=== Set task ===
Rewrite the passage about Francis Danby's painting from "In the days" to "that I’d seen.", inclusive, with "cataclysm" replaced by "catastrophe".

=== Selected text ===
>>>
In the days before cinema and the likes of Roland Emmerich, people had to visit galleries or see touring exhibitions of huge paintings for their fill of artistic cataclysm. I discovered some of these works on my first visit to the Tate Gallery (now Tate Britain), aged 13. I was there to see favourite pictures by the Pop artists and Surrealists and so was completely unprepared for the room of three John Martin paintings and the awesome (and enormous) The Deluge by Francis Danby (1793–1861). These were pictures that never appeared in conventional art histories although subsequent scouring of libaries revealed at least one book devoted to Martin’s scenes of Biblical destruction. Danby, on the other hand, remained obscure, and for years this single painting was the only work of his that I’d seen.
<<<
=== Data supplied ===
>>>
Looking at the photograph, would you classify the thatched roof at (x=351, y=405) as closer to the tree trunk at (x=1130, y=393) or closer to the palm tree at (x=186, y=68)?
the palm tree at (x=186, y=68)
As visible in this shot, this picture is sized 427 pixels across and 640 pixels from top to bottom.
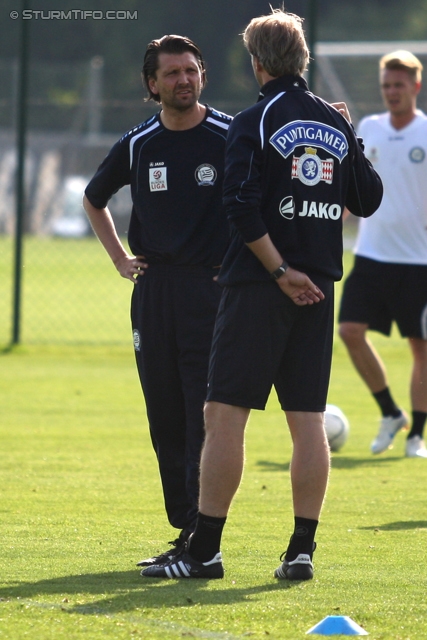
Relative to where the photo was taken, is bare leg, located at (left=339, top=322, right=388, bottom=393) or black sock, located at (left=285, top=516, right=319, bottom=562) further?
bare leg, located at (left=339, top=322, right=388, bottom=393)

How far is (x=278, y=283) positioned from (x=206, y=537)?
3.11 ft

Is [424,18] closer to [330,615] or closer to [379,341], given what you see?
[379,341]

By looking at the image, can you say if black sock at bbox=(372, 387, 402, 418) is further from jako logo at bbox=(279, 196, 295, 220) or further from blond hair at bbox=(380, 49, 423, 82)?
jako logo at bbox=(279, 196, 295, 220)

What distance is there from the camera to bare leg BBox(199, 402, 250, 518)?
4254 millimetres

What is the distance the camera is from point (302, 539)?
14.2 feet

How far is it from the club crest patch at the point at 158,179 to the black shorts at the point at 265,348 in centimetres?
58

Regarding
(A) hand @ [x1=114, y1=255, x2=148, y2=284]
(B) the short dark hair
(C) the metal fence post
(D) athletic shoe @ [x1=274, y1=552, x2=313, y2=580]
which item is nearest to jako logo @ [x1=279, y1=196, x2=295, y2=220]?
(A) hand @ [x1=114, y1=255, x2=148, y2=284]

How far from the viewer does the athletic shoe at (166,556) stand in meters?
4.50

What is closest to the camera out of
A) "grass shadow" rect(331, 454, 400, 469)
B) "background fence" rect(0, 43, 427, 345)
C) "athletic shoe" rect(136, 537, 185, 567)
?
"athletic shoe" rect(136, 537, 185, 567)

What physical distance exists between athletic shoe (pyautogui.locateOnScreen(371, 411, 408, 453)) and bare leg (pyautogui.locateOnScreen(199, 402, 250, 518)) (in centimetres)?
344

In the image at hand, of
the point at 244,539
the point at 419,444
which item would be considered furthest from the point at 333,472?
the point at 244,539

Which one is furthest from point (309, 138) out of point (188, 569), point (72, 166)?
point (72, 166)

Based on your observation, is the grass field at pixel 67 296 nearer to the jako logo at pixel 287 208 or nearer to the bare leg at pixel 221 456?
the bare leg at pixel 221 456

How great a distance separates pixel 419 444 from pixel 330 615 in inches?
157
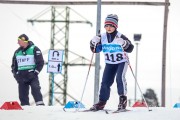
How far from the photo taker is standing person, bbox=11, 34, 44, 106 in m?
12.5

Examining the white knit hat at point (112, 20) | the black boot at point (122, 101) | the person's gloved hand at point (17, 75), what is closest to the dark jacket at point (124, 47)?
the white knit hat at point (112, 20)

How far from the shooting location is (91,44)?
9.19m

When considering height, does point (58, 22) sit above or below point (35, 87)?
above

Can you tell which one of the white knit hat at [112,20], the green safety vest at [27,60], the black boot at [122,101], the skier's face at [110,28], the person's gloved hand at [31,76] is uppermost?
the white knit hat at [112,20]

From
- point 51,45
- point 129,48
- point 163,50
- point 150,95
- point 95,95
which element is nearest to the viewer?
point 129,48

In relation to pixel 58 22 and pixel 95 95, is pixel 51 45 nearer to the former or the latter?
pixel 58 22

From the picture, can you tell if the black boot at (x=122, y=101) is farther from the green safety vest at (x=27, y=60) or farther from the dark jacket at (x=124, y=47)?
the green safety vest at (x=27, y=60)

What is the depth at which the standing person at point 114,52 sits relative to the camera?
350 inches

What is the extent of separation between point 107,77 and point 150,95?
6150 cm

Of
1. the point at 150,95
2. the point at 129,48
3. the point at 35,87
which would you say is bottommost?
the point at 150,95

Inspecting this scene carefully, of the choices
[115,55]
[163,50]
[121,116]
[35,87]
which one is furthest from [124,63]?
[163,50]

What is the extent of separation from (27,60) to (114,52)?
3.97m

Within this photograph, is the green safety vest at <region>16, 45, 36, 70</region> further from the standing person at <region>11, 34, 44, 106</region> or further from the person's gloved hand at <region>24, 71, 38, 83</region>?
the person's gloved hand at <region>24, 71, 38, 83</region>

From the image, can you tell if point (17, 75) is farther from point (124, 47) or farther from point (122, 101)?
point (124, 47)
<<<
=== Full output ===
In the days before cinema and the likes of Roland Emmerich, people had to visit galleries or see touring exhibitions of huge paintings for their fill of artistic catastrophe. I discovered some of these works on my first visit to the Tate Gallery (now Tate Britain), aged 13. I was there to see favourite pictures by the Pop artists and Surrealists and so was completely unprepared for the room of three John Martin paintings and the awesome (and enormous) The Deluge by Francis Danby (1793–1861). These were pictures that never appeared in conventional art histories although subsequent scouring of libaries revealed at least one book devoted to Martin’s scenes of Biblical destruction. Danby, on the other hand, remained obscure, and for years this single painting was the only work of his that I’d seen.